こうしたなか、平成30年度通期の連結事業利益(IFRSベース)については、和歌山製鐵所第5高炉の炉況悪化など操業・設備トラブルによる生産・出荷量減少の影響が大きいことに加え、第3四半期の海外鉄鋼市況の下落の影響もあり、第2四半期決算発表時(平成30年11月2日)から200億円減益の3,300億円の見通しとなりました。和歌山製鐵所第5高炉については切替えを予定しており、2月中旬以降、第2高炉の円滑な立上げに努めてまいります。また、全社を挙げた設備・操業安定化対策の推進、スクラップ・合金等の副原料価格や資材費、物流費等の上昇を踏まえた鋼材価格の改定を含む「再生産可能な適正価格」の実現に向けた取組み、コスト改善の着実な実行など、最大限の経営努力を継続していく所存です。
(注)上記の見通しには、平成31年2月6日の平成30年度第3四半期決算発表時点の将来見通し・計画に基づく予測が含まれている。実際の業績は、今後様々な要因によって大きく異なる結果となる可能性がある。
(利益配分に関する基本方針及び当期末の剰余金配当)
当社は、業績に応じた利益の配分を基本として、企業価値向上に向けた投資等に必要な資金所要、先行きの業績見通し、連結及び単独の財務体質等を勘案しつつ、第2四半期末及び期末の剰余金の配当を実施する方針と致しております。「業績に応じた利益の配分」の指標としては、連結配当性向年間30%程度を目安と致します。なお、第2四半期末の剰余金の配当は、中間期業績及び年度業績見通し等を踏まえて判断することとしております。
当期末の剰余金の配当については、第2四半期決算発表時(平成30年11月2日)では未定としておりましたが、上記方針に従い、当期の業績見通し等を踏まえ、1株につき40円とさせていただく予定です(年間配当金としては1株につき80円、連結配当性向(IFRSベース)31%程度)。
(財務及び事業の方針の決定を支配する者の在り方に関する基本方針に関する事項)
当社は、財務及び事業の方針の決定を支配する者の在り方に関する基本方針を次のとおり定めております。
<当社の財務及び事業の方針の決定を支配する者の在り方に関する基本方針の内容>当社グループは、常に世界最高の技術とものづくりの力を追求し、優れた製品・サービスの提供を通じて社会の発展に貢献することを企業理念に掲げ、この理念に基づき経営戦略を立案・遂行し、競争力・収益力を向上させることにより、企業価値ひいては株主共同の利益の向上を目指しております。
この企業理念・経営戦略が当社株式の大量買付け行為等によってゆがめられ、当社の存立・発展が阻害されるおそれが生じるなど、企業価値が毀損され、ひいては株主共同の利益が損なわれることのないよう、当社は、必要な措置を講じることと致しております。
当社は、第三者から当社株式の大量買付け行為等の提案(以下、「買収提案」といいます。
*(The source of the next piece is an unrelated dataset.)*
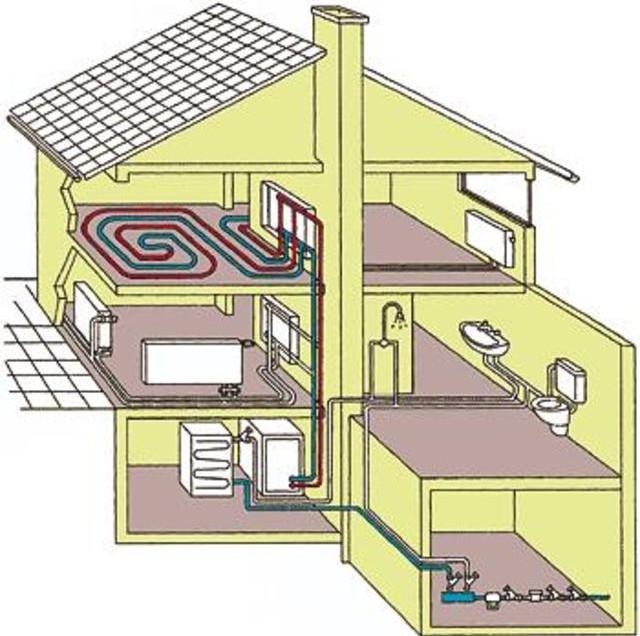 Проектирование отопительной системы дома
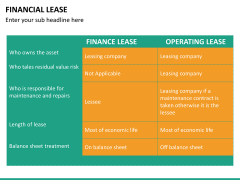 Financial lease PPT slide 8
)がなされた場合、これを受け入れるか否かの最終的な判断は、その時点における株主の皆様に委ねられるべきものと考えております。他方で、買収提案の中には、当社の企業価値や株主共同の利益に対し明白な侵害をもたらすおそれのあるもの、株主の皆様に当社株式の売却を事実上強要することとなるおそれのあるもの等が含まれる可能性があると考えております。
従って、当社は、第三者から買収提案がなされた場合に株主の皆様にこのような不利益が生じることがないよう、明確かつ透明性の高いルールを備え置き、実際に買収提案がなされた場合には、株主の皆様が必要な情報と相当な検討期間をもって適切な判断(インフォームド・ジャッジメント)を行えるよう環境を整えることが当社取締役会の責務であると考え、『株式の大量買付けに関する適正ルール』(以下、「適正ルール」といいます。)を導入しております。
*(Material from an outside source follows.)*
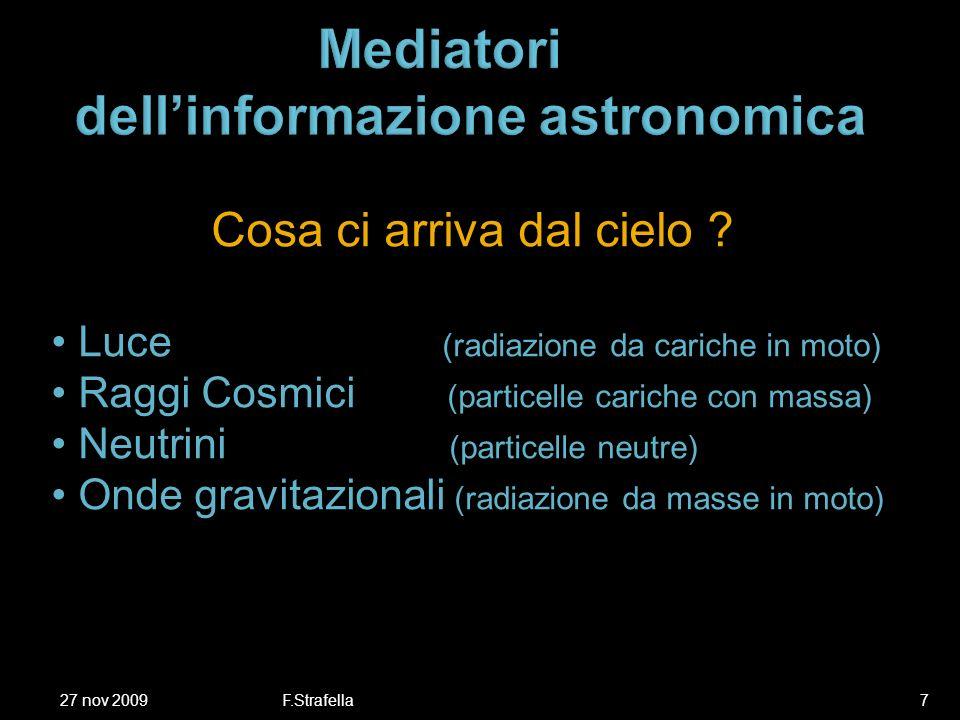 Mediatori dellinformazione astronomica Cosa ci arriva dal cielo .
<基本方針に照らして不適切な者によって当社の財務及び事業の方針の決定が支配されることを防止するための取組みの概要>当社は、株主共同の利益の確保・向上を目的に、適正ルールを平成18年3月に取締役会決議をもって導入しておりますが、適正ルール導入から10年が経過した平成28年3月に、改めて適正ルールの必要性を確認するとともに、その信頼性・法的安定性を一層高めることができるよう、その導入・更新等について事前に株主の皆様の賛同を必要とする仕組みに変更することとし、同年6月24日開催の第92回定時株主総会において、この変更等を反映した適正ルールについて、株主の皆様の御承認をいただきました。御承認をいただいた適正ルールの概要は、以下①から③のとおりです。
① 買収提案者による必要情報の提出と取締役会における検討等
当社取締役会は、当社の株券等を議決権割合で15%以上取得しようとする者(以下、「買収提案者」といいます。)から適正ルールに定める情報(以下、「必要情報」といいます。)がすべて提出された場合、当該買収提案者からの買収提案が当社の企業価値及び株主共同の利益の最大化に資するか否かを検討致します(検討期間は原則12週間)。
② 株主意思の確認手続き
当社取締役会は、原則として、上記検討期間の満了後、買収提案を受け入れるか否かを株主の皆様に御判断いただくため、新株予約権の無償割当て(買収提案者に対する措置の発動)の必要性・賛否に関する株主意思の確認手続きを、書面投票又は株主意思確認総会により行います。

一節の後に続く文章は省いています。